Loyal readers have been pissed off about George R. R. Martin not delivering the next book in the saga for many years now, but in your case, I think everyone would just like you shut the fuck up and actually DO SOMETHING. Do something besides popping off your fourth-grade schoolyard insults and threatening people with your knee. We get it… you’re mister danger-knee 2.0. Everyone’s got a goddamn knee but eventually, you have to actually hit it and win some shit where you do some actual work. You just talk about it.
But hey, maybe I’m being too harsh. The last thing I want to do is bruise your little high-toned British sensibilities. Or maybe who gives a fuck? Maybe go drown yourself in the Thames, maybe go shove Big Ben up your ass since you’re so obsessed with that sort of thing. You may be part of the Alliance, you little shit, but don’t even concern yourself with the big dramatic moment of you winning Ward Games because as soon as I get my opening in this match, I’m going to mash your fucking face into mincemeat pie. How about I kick your motherfucking teeth in and then peel the skin off of your fucking head, you half-witted garbage ass little fuck? How about that? How about I roll you up in a goddamn body bag and send you back to Ham-on-Rye Wales or wherever the fuck you’re from, and you can make some fuckin’ sandwiches, then get back to slowly dying instead of making everyone else wish they could.

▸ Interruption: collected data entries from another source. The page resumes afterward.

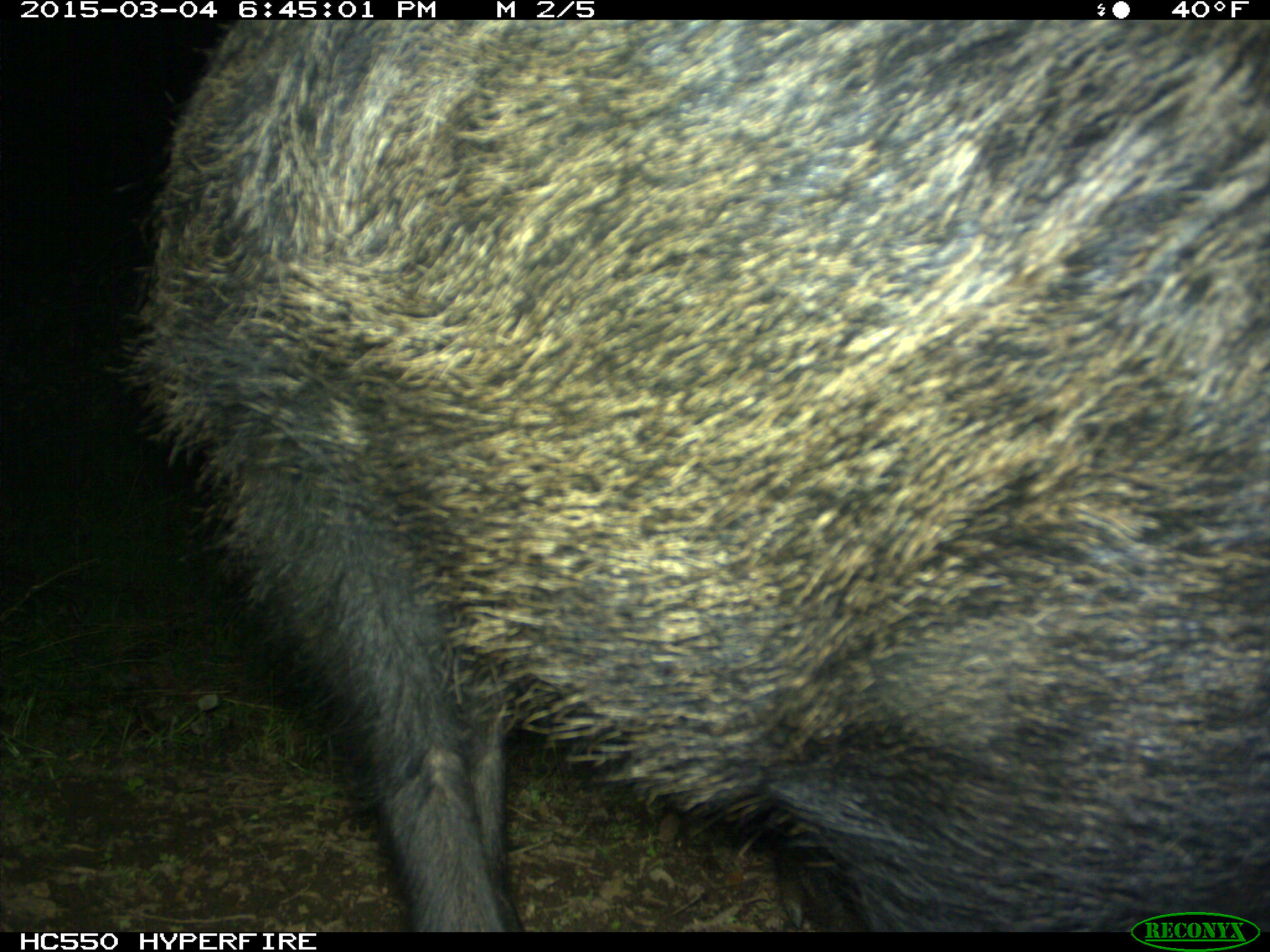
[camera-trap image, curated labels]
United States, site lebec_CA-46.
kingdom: Animalia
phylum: Chordata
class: Mammalia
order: Artiodactyla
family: Suidae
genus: Sus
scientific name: Sus scrofa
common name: wild boar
Sus scrofa (wild boar).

You fucking annoy the shit out of me, and unlike you, I’m a goddamn monster, and I’m a man of action. When I say I’m gonna do something, you can bet every last shilling you have left that I’m gonna fucking do it. So go ahead, go ahead and make some smart remarks. Test me. Fucking do it. Say something clever, if you’re capable. So you think you’ve got nothing to lose? Join the fucking club. Run your fucking mouth, but I’m gonna close that bitch for good down at the Arena, you understand? You’re gonna be sucking down local cuisine through a straw. You’re gonna be inhaling taco smoothies while laying in a hospital bed counting the little plaster sheetrock dots on the ceiling.
You walked into the hornet’s nest, you cocky little bitch. I’m not the one to fuck with, and if you’re gonna sit there and smirk at that, ask around. Or don’t, I don’t care. Either way, you fucked around, and you’re gonna find out.
You screwed up coming back here as you have, and that doesn’t mean you can’t reverse course and get your shit together. But that doesn’t mean you get to escape the consequences either.
I’m Team ALLIANCE. I’m the motherfuckin’ Hammer of GOD.
And it’s time to fuckin’ pay for your sins.